Barack Obama hat den Rückzug aus dem Irak angekündigt. Eine gute Idee?
Die Afghanen und Iraker brauchen die Amerikaner nicht für ihre Sicherheit. Wenn die Besatzer weg sind, haben Widerstandskämpfer und Terroristen ihre behauptete Hauptlegitimation, die ausländische Besatzung, verloren. Die Antiterrorkriege sind Terrorzuchtprogramme mit weltweiter Wirkung.
Ist Obama wirklich der heilsbringende Messias, den alle vermuten?
Wenn Obama der muslimischen Welt auf Augenhöhe begegnet, ihr die Hand ausstreckt, sie so fair und gerecht behandelt wie Israel, können die Konflikte gelöst werden.

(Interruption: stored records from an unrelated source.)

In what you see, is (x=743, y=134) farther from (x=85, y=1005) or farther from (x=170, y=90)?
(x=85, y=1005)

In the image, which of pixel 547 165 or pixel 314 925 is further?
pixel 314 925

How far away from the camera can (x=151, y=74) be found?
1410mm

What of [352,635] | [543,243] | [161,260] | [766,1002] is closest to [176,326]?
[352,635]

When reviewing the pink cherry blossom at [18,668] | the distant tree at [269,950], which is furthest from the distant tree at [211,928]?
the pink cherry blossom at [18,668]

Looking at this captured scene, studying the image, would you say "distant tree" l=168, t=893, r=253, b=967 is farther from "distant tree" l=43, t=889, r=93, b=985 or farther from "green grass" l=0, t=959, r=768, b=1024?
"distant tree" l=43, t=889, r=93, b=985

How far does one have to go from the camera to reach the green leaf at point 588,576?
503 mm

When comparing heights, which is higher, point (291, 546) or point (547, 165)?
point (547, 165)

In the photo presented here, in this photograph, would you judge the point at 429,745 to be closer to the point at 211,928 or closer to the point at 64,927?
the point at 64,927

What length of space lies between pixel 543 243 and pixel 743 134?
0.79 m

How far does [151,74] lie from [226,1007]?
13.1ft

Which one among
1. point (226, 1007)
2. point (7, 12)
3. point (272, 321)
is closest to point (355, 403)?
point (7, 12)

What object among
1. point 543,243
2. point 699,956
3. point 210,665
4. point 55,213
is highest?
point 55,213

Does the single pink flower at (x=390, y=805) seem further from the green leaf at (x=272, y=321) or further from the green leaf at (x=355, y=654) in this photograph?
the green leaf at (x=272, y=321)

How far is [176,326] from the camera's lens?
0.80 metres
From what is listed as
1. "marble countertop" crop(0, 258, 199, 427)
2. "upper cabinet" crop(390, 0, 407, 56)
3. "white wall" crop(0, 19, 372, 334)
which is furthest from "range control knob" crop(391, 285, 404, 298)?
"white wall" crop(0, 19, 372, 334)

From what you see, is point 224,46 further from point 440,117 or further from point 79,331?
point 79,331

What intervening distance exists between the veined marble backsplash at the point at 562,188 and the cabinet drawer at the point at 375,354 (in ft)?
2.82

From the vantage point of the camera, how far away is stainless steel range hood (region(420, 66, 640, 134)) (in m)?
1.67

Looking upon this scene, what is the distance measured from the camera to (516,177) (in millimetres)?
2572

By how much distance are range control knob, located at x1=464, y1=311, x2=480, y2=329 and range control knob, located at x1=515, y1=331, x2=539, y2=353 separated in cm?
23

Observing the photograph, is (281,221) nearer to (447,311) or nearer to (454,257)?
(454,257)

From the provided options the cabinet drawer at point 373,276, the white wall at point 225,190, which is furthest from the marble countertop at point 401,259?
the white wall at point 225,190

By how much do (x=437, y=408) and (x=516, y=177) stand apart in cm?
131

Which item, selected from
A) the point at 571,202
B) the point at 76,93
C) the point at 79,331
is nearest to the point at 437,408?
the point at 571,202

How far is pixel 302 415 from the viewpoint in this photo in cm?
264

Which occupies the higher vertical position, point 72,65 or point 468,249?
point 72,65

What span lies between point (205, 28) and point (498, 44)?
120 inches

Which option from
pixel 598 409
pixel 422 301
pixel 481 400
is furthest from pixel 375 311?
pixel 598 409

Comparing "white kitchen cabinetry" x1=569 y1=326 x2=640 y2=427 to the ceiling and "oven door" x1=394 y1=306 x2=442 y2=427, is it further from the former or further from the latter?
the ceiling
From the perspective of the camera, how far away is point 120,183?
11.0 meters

Sie haben mehrfach über den latenten Rassismus im Westen geschrieben. Wie sieht der aus?
Es gibt im Westen einen versteckten, nicht zugegebenen Überlegenheitskomplex. Viele Westler denken im Inneren, das Leben eines Europäers sei mehr wert, als das Leben eines Muslims. Das ist nicht nur unmoralisch, sondern auch töricht. Der Kampf gegen den Terrorismus wird nicht militärisch, sondern in den Herzen der 1,4 Milliarden Muslime der Welt gewonnen.
Sie behaupten, die westliche Politik gegenüber der muslimischen Welt leide unter einer erschreckenden Ignoranz einfachster Fakten. Die wären?
Es gibt 45 muslimische Länder. Keines von ihnen hat in den letzten 200 Jahren ein westliches Land überfallen. Immer waren wir es, die militärisch angegriffen haben. An den blutigen Kreuzzügen, der Kolonisierung, dem Ersten und Zweiten Weltkrieg, den furchtbaren Massenvernichtungen unter den chinesischen und den sowjetischen Kommunisten, am Holocaust - an all diesen Verbrechen waren die Muslime nicht beteiligt. Wenn ich lese, dass in Deutschland trotzdem 83 Prozent der Menschen die Muslime für Fanatiker halten, wird doch deutlich, wie wenig wir über die muslimische Welt wissen. Die Fanatiker sitzen im Westen. Nirgendwo bin ich so viel Nächstenliebe und Gastfreundschaft begegnet wie in der muslimischen Welt.
Was treibt den Exrichter, Ex-CDU-Bundestagsabgeordneten und Exmedienmanager Todenhöfer dazu an, in Krisengebiete zu reisen?
Die Suche nach der Wahrheit, die Suche nach Gerechtigkeit und das Gefühl, dass sich Privilegierte für die Rechte der weniger Privilegierten einsetzen müssen. Ich habe in Afghanistan und im Irak zu viel Elend gesehen, um schweigen zu können.
Also vom konservativen Haudrauf zum leidenschaftlichen Weltverbesserer?
Es wäre ja schade, wenn ich mich nicht weiterentwickelt hätte.
Bei ihnen ist die Fallhöhe aber besonders hoch. Immerhin wurden sie von den Grünen wegen Anstachelung zum Angriffskrieg angezeigt, Sie waren eine Provokation für die Linke.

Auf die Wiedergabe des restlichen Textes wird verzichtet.